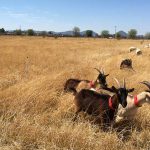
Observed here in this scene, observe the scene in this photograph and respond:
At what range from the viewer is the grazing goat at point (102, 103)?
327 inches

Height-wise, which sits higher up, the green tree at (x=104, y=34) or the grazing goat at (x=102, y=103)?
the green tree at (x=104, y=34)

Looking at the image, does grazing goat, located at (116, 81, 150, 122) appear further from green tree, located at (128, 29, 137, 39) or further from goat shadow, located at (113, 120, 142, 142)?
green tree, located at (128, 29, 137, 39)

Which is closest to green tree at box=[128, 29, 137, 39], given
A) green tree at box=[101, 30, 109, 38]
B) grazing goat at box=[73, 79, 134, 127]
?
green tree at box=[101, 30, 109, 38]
----
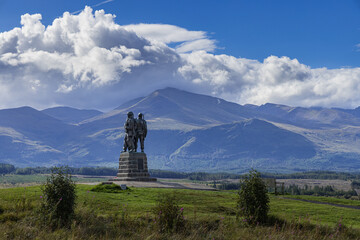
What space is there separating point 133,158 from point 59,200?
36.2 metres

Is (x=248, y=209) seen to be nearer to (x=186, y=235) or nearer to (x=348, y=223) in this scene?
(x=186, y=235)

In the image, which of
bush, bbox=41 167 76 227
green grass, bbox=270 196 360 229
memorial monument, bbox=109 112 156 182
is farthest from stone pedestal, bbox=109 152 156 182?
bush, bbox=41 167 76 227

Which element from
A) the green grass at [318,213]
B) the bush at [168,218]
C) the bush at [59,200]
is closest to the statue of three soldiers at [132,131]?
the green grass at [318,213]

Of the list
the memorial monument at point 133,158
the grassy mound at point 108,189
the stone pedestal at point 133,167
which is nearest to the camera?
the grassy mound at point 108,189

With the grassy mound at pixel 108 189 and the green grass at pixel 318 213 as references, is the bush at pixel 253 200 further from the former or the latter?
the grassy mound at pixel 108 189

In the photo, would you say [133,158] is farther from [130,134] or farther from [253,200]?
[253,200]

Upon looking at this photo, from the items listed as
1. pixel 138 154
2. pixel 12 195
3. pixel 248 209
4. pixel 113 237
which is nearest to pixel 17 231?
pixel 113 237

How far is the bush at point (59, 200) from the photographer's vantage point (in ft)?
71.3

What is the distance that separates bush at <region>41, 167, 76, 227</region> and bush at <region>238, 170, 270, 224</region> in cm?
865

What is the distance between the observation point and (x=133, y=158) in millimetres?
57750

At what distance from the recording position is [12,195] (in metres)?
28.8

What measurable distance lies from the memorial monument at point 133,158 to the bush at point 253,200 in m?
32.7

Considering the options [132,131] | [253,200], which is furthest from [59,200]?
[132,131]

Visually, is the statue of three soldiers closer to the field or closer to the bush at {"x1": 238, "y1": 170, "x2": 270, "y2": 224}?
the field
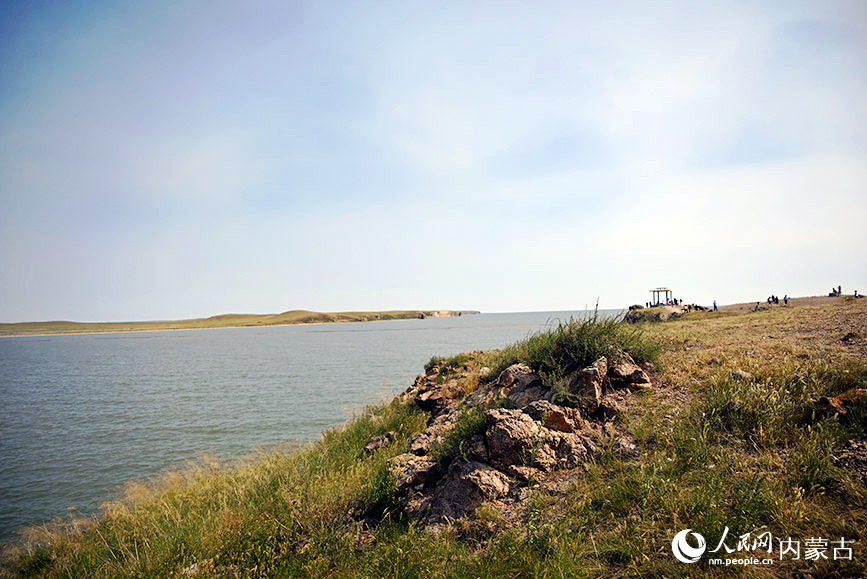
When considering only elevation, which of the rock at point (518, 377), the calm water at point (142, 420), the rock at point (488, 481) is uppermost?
----
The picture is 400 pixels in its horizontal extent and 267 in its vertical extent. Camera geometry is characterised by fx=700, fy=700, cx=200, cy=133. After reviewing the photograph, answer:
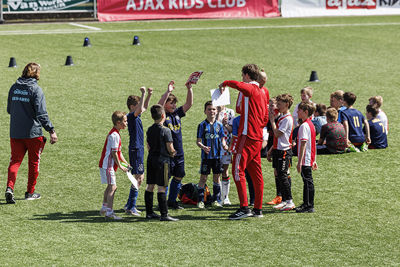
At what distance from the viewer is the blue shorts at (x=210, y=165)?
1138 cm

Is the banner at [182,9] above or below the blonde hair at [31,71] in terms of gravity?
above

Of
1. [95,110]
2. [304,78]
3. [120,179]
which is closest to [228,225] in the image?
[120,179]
----
▸ **What to produce**: Could you repeat the listing lines between the line holding "How far is the" and the line holding "When considering only", inclusive, leaving out any pictures?

▸ **Result for this exercise**:
How far is the bush at point (59, 200) from the photographer's vantage point (in ft)?
71.3

What is the distance that separates bush at <region>41, 167, 76, 227</region> and bush at <region>238, 170, 270, 224</region> in cm?
865

What is the distance between the observation point and (x=133, y=158) in millimetres?
57750

At what distance from the recording position is [12,195] (in metres)?
28.8

What measurable distance lies from the memorial monument at point 133,158 to the bush at point 253,200 in m?
32.7

Considering the options [132,131] | [253,200], which is furthest from [59,200]?
[132,131]

Visually, is the statue of three soldiers closer to the field or closer to the bush at {"x1": 238, "y1": 170, "x2": 270, "y2": 224}?
the field
When considering only elevation, which of the rock at point (518, 377), the calm water at point (142, 420), the rock at point (488, 481) is uppermost?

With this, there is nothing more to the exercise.